宗像「悪かった。亡くなられた島田さんもお気の毒だったし、吉永祐介さんにも申し訳ないと。期待に応えられず事件の真相も島田さんの死で闇の中…」
元・首相の海部俊樹(かいふ・としき、三木内閣で副官房長官)
海部「三木さんの指示で事件を追及していましたが、政治家のひとたちから反発されたよね。そこまでやらなくてもいいんじゃないか?という声が多かった。心配しておれのところに飛んできて、俊ちゃん、おやじさん(三木首相)にもうやめたらいいんじゃないか、と。外国の資料をもらって国内の悪(ワル)を見せる必要はないよ。(捜査を止める)指揮権を発動すればいいんだよ、ということでおわりじゃないか、それをやれ、と。こうくるわけだ」
三木首相も当時は独自に調査していたが闇に迫れず…
すぐに“三木おろし”が来るが、ロッキード事件の影響で権力基盤の弱い三木武夫首相は国民にげいごうした。
海部「事件が解明できないのは残念。しかし、軍用機ともなると我々の手のおよばないところだから。ね?」
P3Cの現在までのロッキード社の売り上げは1977年から日本だけで1兆円を超える。田中角栄はスケープゴート(いけにえの羊)にされたのだ。無罪ではないだろうが軍産複合体に利用され、捨てられた。それが田中角栄逮捕、であった。

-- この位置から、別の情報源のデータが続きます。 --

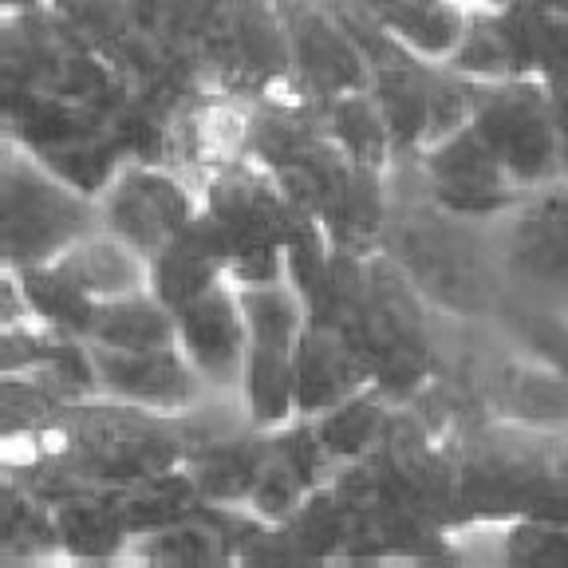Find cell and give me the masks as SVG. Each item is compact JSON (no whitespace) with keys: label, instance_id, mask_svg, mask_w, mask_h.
Masks as SVG:
<instances>
[{"label":"cell","instance_id":"ffe728a7","mask_svg":"<svg viewBox=\"0 0 568 568\" xmlns=\"http://www.w3.org/2000/svg\"><path fill=\"white\" fill-rule=\"evenodd\" d=\"M20 284H24V296L32 304V316L44 324V328L60 332V336L91 339V324H95L99 301H91L88 293H80L60 268L52 265H32L17 268Z\"/></svg>","mask_w":568,"mask_h":568},{"label":"cell","instance_id":"ba28073f","mask_svg":"<svg viewBox=\"0 0 568 568\" xmlns=\"http://www.w3.org/2000/svg\"><path fill=\"white\" fill-rule=\"evenodd\" d=\"M95 359V390L103 399L126 403V407L154 410V415L182 418L213 395L190 355L178 344L162 347H103L91 344Z\"/></svg>","mask_w":568,"mask_h":568},{"label":"cell","instance_id":"7402d4cb","mask_svg":"<svg viewBox=\"0 0 568 568\" xmlns=\"http://www.w3.org/2000/svg\"><path fill=\"white\" fill-rule=\"evenodd\" d=\"M549 99H552V123H557L560 170L568 174V88H549Z\"/></svg>","mask_w":568,"mask_h":568},{"label":"cell","instance_id":"44dd1931","mask_svg":"<svg viewBox=\"0 0 568 568\" xmlns=\"http://www.w3.org/2000/svg\"><path fill=\"white\" fill-rule=\"evenodd\" d=\"M489 525L494 560L506 565H568V525L545 517H501Z\"/></svg>","mask_w":568,"mask_h":568},{"label":"cell","instance_id":"4fadbf2b","mask_svg":"<svg viewBox=\"0 0 568 568\" xmlns=\"http://www.w3.org/2000/svg\"><path fill=\"white\" fill-rule=\"evenodd\" d=\"M48 265L60 268L91 301H115V296L151 288V257H142L139 248L126 245L111 230L88 233V237L63 248L55 261H48Z\"/></svg>","mask_w":568,"mask_h":568},{"label":"cell","instance_id":"52a82bcc","mask_svg":"<svg viewBox=\"0 0 568 568\" xmlns=\"http://www.w3.org/2000/svg\"><path fill=\"white\" fill-rule=\"evenodd\" d=\"M399 162H410L418 186L430 194V202H438L450 213H462V217L494 222L525 194L474 123L443 134L438 142L423 146L415 159Z\"/></svg>","mask_w":568,"mask_h":568},{"label":"cell","instance_id":"30bf717a","mask_svg":"<svg viewBox=\"0 0 568 568\" xmlns=\"http://www.w3.org/2000/svg\"><path fill=\"white\" fill-rule=\"evenodd\" d=\"M178 347L190 355V364L217 395H237L241 372L248 355V324L241 308L237 284L222 281L210 293L178 308Z\"/></svg>","mask_w":568,"mask_h":568},{"label":"cell","instance_id":"8992f818","mask_svg":"<svg viewBox=\"0 0 568 568\" xmlns=\"http://www.w3.org/2000/svg\"><path fill=\"white\" fill-rule=\"evenodd\" d=\"M103 230L134 245L142 257H154L202 213V186L174 166L151 159H123L99 194Z\"/></svg>","mask_w":568,"mask_h":568},{"label":"cell","instance_id":"7a4b0ae2","mask_svg":"<svg viewBox=\"0 0 568 568\" xmlns=\"http://www.w3.org/2000/svg\"><path fill=\"white\" fill-rule=\"evenodd\" d=\"M103 230L99 197L48 166L32 146L4 139V265L32 268Z\"/></svg>","mask_w":568,"mask_h":568},{"label":"cell","instance_id":"2e32d148","mask_svg":"<svg viewBox=\"0 0 568 568\" xmlns=\"http://www.w3.org/2000/svg\"><path fill=\"white\" fill-rule=\"evenodd\" d=\"M316 111L324 131L332 134V142L352 162H359L367 170L395 166V142H390L387 119H383V106L372 95V88L324 99V103H316Z\"/></svg>","mask_w":568,"mask_h":568},{"label":"cell","instance_id":"277c9868","mask_svg":"<svg viewBox=\"0 0 568 568\" xmlns=\"http://www.w3.org/2000/svg\"><path fill=\"white\" fill-rule=\"evenodd\" d=\"M470 123L494 146L497 159L506 162V170L525 194L565 174L557 151L552 99L541 80L514 75V80L478 83Z\"/></svg>","mask_w":568,"mask_h":568},{"label":"cell","instance_id":"9a60e30c","mask_svg":"<svg viewBox=\"0 0 568 568\" xmlns=\"http://www.w3.org/2000/svg\"><path fill=\"white\" fill-rule=\"evenodd\" d=\"M60 549L68 560H115L131 552L119 489H88V494L63 497L52 506Z\"/></svg>","mask_w":568,"mask_h":568},{"label":"cell","instance_id":"ac0fdd59","mask_svg":"<svg viewBox=\"0 0 568 568\" xmlns=\"http://www.w3.org/2000/svg\"><path fill=\"white\" fill-rule=\"evenodd\" d=\"M88 344H103V347L178 344V316L151 288H142V293L131 296H115V301H99Z\"/></svg>","mask_w":568,"mask_h":568},{"label":"cell","instance_id":"3957f363","mask_svg":"<svg viewBox=\"0 0 568 568\" xmlns=\"http://www.w3.org/2000/svg\"><path fill=\"white\" fill-rule=\"evenodd\" d=\"M202 44L225 91L268 99L284 83H296L284 0H217Z\"/></svg>","mask_w":568,"mask_h":568},{"label":"cell","instance_id":"8fae6325","mask_svg":"<svg viewBox=\"0 0 568 568\" xmlns=\"http://www.w3.org/2000/svg\"><path fill=\"white\" fill-rule=\"evenodd\" d=\"M296 372V415L316 418L332 410L336 403L352 399L355 390L372 387L364 359L347 347V339L336 328L308 324L293 352Z\"/></svg>","mask_w":568,"mask_h":568},{"label":"cell","instance_id":"603a6c76","mask_svg":"<svg viewBox=\"0 0 568 568\" xmlns=\"http://www.w3.org/2000/svg\"><path fill=\"white\" fill-rule=\"evenodd\" d=\"M40 0H4V12H28V9H36Z\"/></svg>","mask_w":568,"mask_h":568},{"label":"cell","instance_id":"9c48e42d","mask_svg":"<svg viewBox=\"0 0 568 568\" xmlns=\"http://www.w3.org/2000/svg\"><path fill=\"white\" fill-rule=\"evenodd\" d=\"M293 80L312 103L372 88V63L359 52L328 0H284Z\"/></svg>","mask_w":568,"mask_h":568},{"label":"cell","instance_id":"5b68a950","mask_svg":"<svg viewBox=\"0 0 568 568\" xmlns=\"http://www.w3.org/2000/svg\"><path fill=\"white\" fill-rule=\"evenodd\" d=\"M506 288L568 304V174L494 217Z\"/></svg>","mask_w":568,"mask_h":568},{"label":"cell","instance_id":"7c38bea8","mask_svg":"<svg viewBox=\"0 0 568 568\" xmlns=\"http://www.w3.org/2000/svg\"><path fill=\"white\" fill-rule=\"evenodd\" d=\"M222 281H230V253L205 213H197L186 230L151 257V293L174 312Z\"/></svg>","mask_w":568,"mask_h":568},{"label":"cell","instance_id":"d6986e66","mask_svg":"<svg viewBox=\"0 0 568 568\" xmlns=\"http://www.w3.org/2000/svg\"><path fill=\"white\" fill-rule=\"evenodd\" d=\"M390 407H395V403H390L379 387H364V390H355L352 399L336 403L332 410L316 415L320 443H324L328 458L336 462V466L364 458V454L379 443Z\"/></svg>","mask_w":568,"mask_h":568},{"label":"cell","instance_id":"5bb4252c","mask_svg":"<svg viewBox=\"0 0 568 568\" xmlns=\"http://www.w3.org/2000/svg\"><path fill=\"white\" fill-rule=\"evenodd\" d=\"M497 24L506 32L514 75L541 80L545 88H568V17L529 9L521 0H501Z\"/></svg>","mask_w":568,"mask_h":568},{"label":"cell","instance_id":"6da1fadb","mask_svg":"<svg viewBox=\"0 0 568 568\" xmlns=\"http://www.w3.org/2000/svg\"><path fill=\"white\" fill-rule=\"evenodd\" d=\"M403 170L410 174V194L390 178V217L383 233V253L410 276V284L443 320L489 324L494 308L506 296L494 222L443 210L418 186L410 162H403Z\"/></svg>","mask_w":568,"mask_h":568},{"label":"cell","instance_id":"e0dca14e","mask_svg":"<svg viewBox=\"0 0 568 568\" xmlns=\"http://www.w3.org/2000/svg\"><path fill=\"white\" fill-rule=\"evenodd\" d=\"M237 399L245 415L261 430H281L296 418V372L293 352L284 347H261L248 344L245 372L237 383Z\"/></svg>","mask_w":568,"mask_h":568}]
</instances>
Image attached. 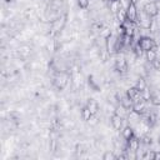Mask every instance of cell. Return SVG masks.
<instances>
[{
  "mask_svg": "<svg viewBox=\"0 0 160 160\" xmlns=\"http://www.w3.org/2000/svg\"><path fill=\"white\" fill-rule=\"evenodd\" d=\"M86 108L91 111L92 115H96L98 111H99V104H98V101L94 100V99H89V100H88V102H86Z\"/></svg>",
  "mask_w": 160,
  "mask_h": 160,
  "instance_id": "9a60e30c",
  "label": "cell"
},
{
  "mask_svg": "<svg viewBox=\"0 0 160 160\" xmlns=\"http://www.w3.org/2000/svg\"><path fill=\"white\" fill-rule=\"evenodd\" d=\"M158 142H159V145H160V135H159V138H158Z\"/></svg>",
  "mask_w": 160,
  "mask_h": 160,
  "instance_id": "d6a6232c",
  "label": "cell"
},
{
  "mask_svg": "<svg viewBox=\"0 0 160 160\" xmlns=\"http://www.w3.org/2000/svg\"><path fill=\"white\" fill-rule=\"evenodd\" d=\"M152 160H160V151H152Z\"/></svg>",
  "mask_w": 160,
  "mask_h": 160,
  "instance_id": "f1b7e54d",
  "label": "cell"
},
{
  "mask_svg": "<svg viewBox=\"0 0 160 160\" xmlns=\"http://www.w3.org/2000/svg\"><path fill=\"white\" fill-rule=\"evenodd\" d=\"M118 159H128V155H126V154H120V155L118 156Z\"/></svg>",
  "mask_w": 160,
  "mask_h": 160,
  "instance_id": "4dcf8cb0",
  "label": "cell"
},
{
  "mask_svg": "<svg viewBox=\"0 0 160 160\" xmlns=\"http://www.w3.org/2000/svg\"><path fill=\"white\" fill-rule=\"evenodd\" d=\"M136 22H138V25L141 28V29H150V26H151V24H152V18L151 16H149L148 14H145L144 11L139 15L138 14V20H136Z\"/></svg>",
  "mask_w": 160,
  "mask_h": 160,
  "instance_id": "3957f363",
  "label": "cell"
},
{
  "mask_svg": "<svg viewBox=\"0 0 160 160\" xmlns=\"http://www.w3.org/2000/svg\"><path fill=\"white\" fill-rule=\"evenodd\" d=\"M129 2H131V4H135V5H136V2H138V0H129Z\"/></svg>",
  "mask_w": 160,
  "mask_h": 160,
  "instance_id": "1f68e13d",
  "label": "cell"
},
{
  "mask_svg": "<svg viewBox=\"0 0 160 160\" xmlns=\"http://www.w3.org/2000/svg\"><path fill=\"white\" fill-rule=\"evenodd\" d=\"M120 105H121L124 109H126V110H131V109H132V105H134V101L125 94V95H122V98H121V100H120Z\"/></svg>",
  "mask_w": 160,
  "mask_h": 160,
  "instance_id": "5bb4252c",
  "label": "cell"
},
{
  "mask_svg": "<svg viewBox=\"0 0 160 160\" xmlns=\"http://www.w3.org/2000/svg\"><path fill=\"white\" fill-rule=\"evenodd\" d=\"M128 142V150H130L131 152H136L138 150H139V148H140V140L138 139V138H135V136H132L130 140H128L126 141Z\"/></svg>",
  "mask_w": 160,
  "mask_h": 160,
  "instance_id": "7c38bea8",
  "label": "cell"
},
{
  "mask_svg": "<svg viewBox=\"0 0 160 160\" xmlns=\"http://www.w3.org/2000/svg\"><path fill=\"white\" fill-rule=\"evenodd\" d=\"M85 151H86L85 145H82V144H78V145H76V152H78V154H84Z\"/></svg>",
  "mask_w": 160,
  "mask_h": 160,
  "instance_id": "83f0119b",
  "label": "cell"
},
{
  "mask_svg": "<svg viewBox=\"0 0 160 160\" xmlns=\"http://www.w3.org/2000/svg\"><path fill=\"white\" fill-rule=\"evenodd\" d=\"M152 65H154V68L155 69H160V60H158V59H155L152 62H151Z\"/></svg>",
  "mask_w": 160,
  "mask_h": 160,
  "instance_id": "f546056e",
  "label": "cell"
},
{
  "mask_svg": "<svg viewBox=\"0 0 160 160\" xmlns=\"http://www.w3.org/2000/svg\"><path fill=\"white\" fill-rule=\"evenodd\" d=\"M132 101H136V100H139V99H141V91L140 90H138L135 86H131V88H129L128 90H126V92H125Z\"/></svg>",
  "mask_w": 160,
  "mask_h": 160,
  "instance_id": "8fae6325",
  "label": "cell"
},
{
  "mask_svg": "<svg viewBox=\"0 0 160 160\" xmlns=\"http://www.w3.org/2000/svg\"><path fill=\"white\" fill-rule=\"evenodd\" d=\"M141 141H142V144H145V145H151V144H152V138L146 134V135H144V136L141 138Z\"/></svg>",
  "mask_w": 160,
  "mask_h": 160,
  "instance_id": "cb8c5ba5",
  "label": "cell"
},
{
  "mask_svg": "<svg viewBox=\"0 0 160 160\" xmlns=\"http://www.w3.org/2000/svg\"><path fill=\"white\" fill-rule=\"evenodd\" d=\"M145 56H146V60L149 62H152L155 59H158V54H156V48L151 49V50H148L145 51Z\"/></svg>",
  "mask_w": 160,
  "mask_h": 160,
  "instance_id": "ac0fdd59",
  "label": "cell"
},
{
  "mask_svg": "<svg viewBox=\"0 0 160 160\" xmlns=\"http://www.w3.org/2000/svg\"><path fill=\"white\" fill-rule=\"evenodd\" d=\"M132 136H135V135H134V129H132V126H130V125L125 126V128L122 129V138L128 141V140H130Z\"/></svg>",
  "mask_w": 160,
  "mask_h": 160,
  "instance_id": "2e32d148",
  "label": "cell"
},
{
  "mask_svg": "<svg viewBox=\"0 0 160 160\" xmlns=\"http://www.w3.org/2000/svg\"><path fill=\"white\" fill-rule=\"evenodd\" d=\"M142 118H144V122L148 125V126H154L155 125V122H156V115L154 114V112H149V111H146L144 115H142Z\"/></svg>",
  "mask_w": 160,
  "mask_h": 160,
  "instance_id": "4fadbf2b",
  "label": "cell"
},
{
  "mask_svg": "<svg viewBox=\"0 0 160 160\" xmlns=\"http://www.w3.org/2000/svg\"><path fill=\"white\" fill-rule=\"evenodd\" d=\"M142 11H144L145 14H148L149 16H151V18H155V16L159 14V6H158L155 2H152V1H149V2H146V4L144 5V8H142Z\"/></svg>",
  "mask_w": 160,
  "mask_h": 160,
  "instance_id": "52a82bcc",
  "label": "cell"
},
{
  "mask_svg": "<svg viewBox=\"0 0 160 160\" xmlns=\"http://www.w3.org/2000/svg\"><path fill=\"white\" fill-rule=\"evenodd\" d=\"M115 15H116V19H118V21L120 24H122V22L126 21V9L125 8H121Z\"/></svg>",
  "mask_w": 160,
  "mask_h": 160,
  "instance_id": "d6986e66",
  "label": "cell"
},
{
  "mask_svg": "<svg viewBox=\"0 0 160 160\" xmlns=\"http://www.w3.org/2000/svg\"><path fill=\"white\" fill-rule=\"evenodd\" d=\"M115 70L119 74H125L128 71V61L124 56H119L115 60Z\"/></svg>",
  "mask_w": 160,
  "mask_h": 160,
  "instance_id": "ba28073f",
  "label": "cell"
},
{
  "mask_svg": "<svg viewBox=\"0 0 160 160\" xmlns=\"http://www.w3.org/2000/svg\"><path fill=\"white\" fill-rule=\"evenodd\" d=\"M102 159H104V160H115V159H118V156H116L112 151L108 150V151H105V152H104Z\"/></svg>",
  "mask_w": 160,
  "mask_h": 160,
  "instance_id": "603a6c76",
  "label": "cell"
},
{
  "mask_svg": "<svg viewBox=\"0 0 160 160\" xmlns=\"http://www.w3.org/2000/svg\"><path fill=\"white\" fill-rule=\"evenodd\" d=\"M80 115H81V119L82 120H85V121H89L90 119H91V116H92V114H91V111L86 108V105L81 109V111H80Z\"/></svg>",
  "mask_w": 160,
  "mask_h": 160,
  "instance_id": "44dd1931",
  "label": "cell"
},
{
  "mask_svg": "<svg viewBox=\"0 0 160 160\" xmlns=\"http://www.w3.org/2000/svg\"><path fill=\"white\" fill-rule=\"evenodd\" d=\"M56 146H58V142L55 139H50V142H49V149L51 151H55L56 150Z\"/></svg>",
  "mask_w": 160,
  "mask_h": 160,
  "instance_id": "4316f807",
  "label": "cell"
},
{
  "mask_svg": "<svg viewBox=\"0 0 160 160\" xmlns=\"http://www.w3.org/2000/svg\"><path fill=\"white\" fill-rule=\"evenodd\" d=\"M132 111H135L136 114H139L140 116H142L146 111H148V106H146V101L142 100V99H139L136 101H134V105H132Z\"/></svg>",
  "mask_w": 160,
  "mask_h": 160,
  "instance_id": "8992f818",
  "label": "cell"
},
{
  "mask_svg": "<svg viewBox=\"0 0 160 160\" xmlns=\"http://www.w3.org/2000/svg\"><path fill=\"white\" fill-rule=\"evenodd\" d=\"M65 19H66V15L60 16V18H58V19L52 20V24H51V30H54V32L60 31V30L64 28V25H65Z\"/></svg>",
  "mask_w": 160,
  "mask_h": 160,
  "instance_id": "30bf717a",
  "label": "cell"
},
{
  "mask_svg": "<svg viewBox=\"0 0 160 160\" xmlns=\"http://www.w3.org/2000/svg\"><path fill=\"white\" fill-rule=\"evenodd\" d=\"M136 44L141 48L142 51H148V50H151V49L156 48V44H155L154 39L150 38V36H140Z\"/></svg>",
  "mask_w": 160,
  "mask_h": 160,
  "instance_id": "7a4b0ae2",
  "label": "cell"
},
{
  "mask_svg": "<svg viewBox=\"0 0 160 160\" xmlns=\"http://www.w3.org/2000/svg\"><path fill=\"white\" fill-rule=\"evenodd\" d=\"M105 45H106V51L108 54H114L118 51V36L110 35L108 39H105Z\"/></svg>",
  "mask_w": 160,
  "mask_h": 160,
  "instance_id": "277c9868",
  "label": "cell"
},
{
  "mask_svg": "<svg viewBox=\"0 0 160 160\" xmlns=\"http://www.w3.org/2000/svg\"><path fill=\"white\" fill-rule=\"evenodd\" d=\"M135 88H136L138 90H140V91H144V90L148 88V84H146L145 79H144V78H139V79L136 80V82H135Z\"/></svg>",
  "mask_w": 160,
  "mask_h": 160,
  "instance_id": "7402d4cb",
  "label": "cell"
},
{
  "mask_svg": "<svg viewBox=\"0 0 160 160\" xmlns=\"http://www.w3.org/2000/svg\"><path fill=\"white\" fill-rule=\"evenodd\" d=\"M122 116H120L119 114L114 112L110 118V122H111V126L115 129V130H120L122 128Z\"/></svg>",
  "mask_w": 160,
  "mask_h": 160,
  "instance_id": "9c48e42d",
  "label": "cell"
},
{
  "mask_svg": "<svg viewBox=\"0 0 160 160\" xmlns=\"http://www.w3.org/2000/svg\"><path fill=\"white\" fill-rule=\"evenodd\" d=\"M138 14H139V12H138L136 5L129 2V5L126 6V20H128V21H131V22H136V20H138Z\"/></svg>",
  "mask_w": 160,
  "mask_h": 160,
  "instance_id": "5b68a950",
  "label": "cell"
},
{
  "mask_svg": "<svg viewBox=\"0 0 160 160\" xmlns=\"http://www.w3.org/2000/svg\"><path fill=\"white\" fill-rule=\"evenodd\" d=\"M121 8H122V4H121L120 0H110V10H111V12L116 14Z\"/></svg>",
  "mask_w": 160,
  "mask_h": 160,
  "instance_id": "e0dca14e",
  "label": "cell"
},
{
  "mask_svg": "<svg viewBox=\"0 0 160 160\" xmlns=\"http://www.w3.org/2000/svg\"><path fill=\"white\" fill-rule=\"evenodd\" d=\"M69 78L70 76L66 72H58L52 80V84L58 90H64L69 82Z\"/></svg>",
  "mask_w": 160,
  "mask_h": 160,
  "instance_id": "6da1fadb",
  "label": "cell"
},
{
  "mask_svg": "<svg viewBox=\"0 0 160 160\" xmlns=\"http://www.w3.org/2000/svg\"><path fill=\"white\" fill-rule=\"evenodd\" d=\"M90 4V0H78V5L80 9H88Z\"/></svg>",
  "mask_w": 160,
  "mask_h": 160,
  "instance_id": "d4e9b609",
  "label": "cell"
},
{
  "mask_svg": "<svg viewBox=\"0 0 160 160\" xmlns=\"http://www.w3.org/2000/svg\"><path fill=\"white\" fill-rule=\"evenodd\" d=\"M150 101L152 105L155 106H160V90H156L151 94V98H150Z\"/></svg>",
  "mask_w": 160,
  "mask_h": 160,
  "instance_id": "ffe728a7",
  "label": "cell"
},
{
  "mask_svg": "<svg viewBox=\"0 0 160 160\" xmlns=\"http://www.w3.org/2000/svg\"><path fill=\"white\" fill-rule=\"evenodd\" d=\"M100 35L104 38V39H108L110 35H112L111 34V31H110V29H108V28H104L102 30H100Z\"/></svg>",
  "mask_w": 160,
  "mask_h": 160,
  "instance_id": "484cf974",
  "label": "cell"
}]
</instances>
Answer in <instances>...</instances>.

今も、日本国はアメリカに次ぐ世界第二位のP3C保有国である。
リチャード・アレン「田中角栄は日本でいう“したたか者”でタフガイだった。日本の金で米国の懐を満たし利用するのが目的だった」
坂篁一は最後にある文字を送ってきた。
“魑魅魍魎(ちみもうりょう)=おばけ”
坂「おばけにはおばけのお菓子や食べ物がある。おばけは見えない。みんなは契約を決まった万歳!っていうけど本当は決まりかけが一番大事なの。決まったらもう後戻りできないのだからね。」
ロッキード事件から40年、あの田中角栄逮捕の熱狂にかき消された本当の真実とは何だったのか。最新スクープがこれである。
今、空前の角栄ブームの中、我々はこの真実を重く受け止めなければならない。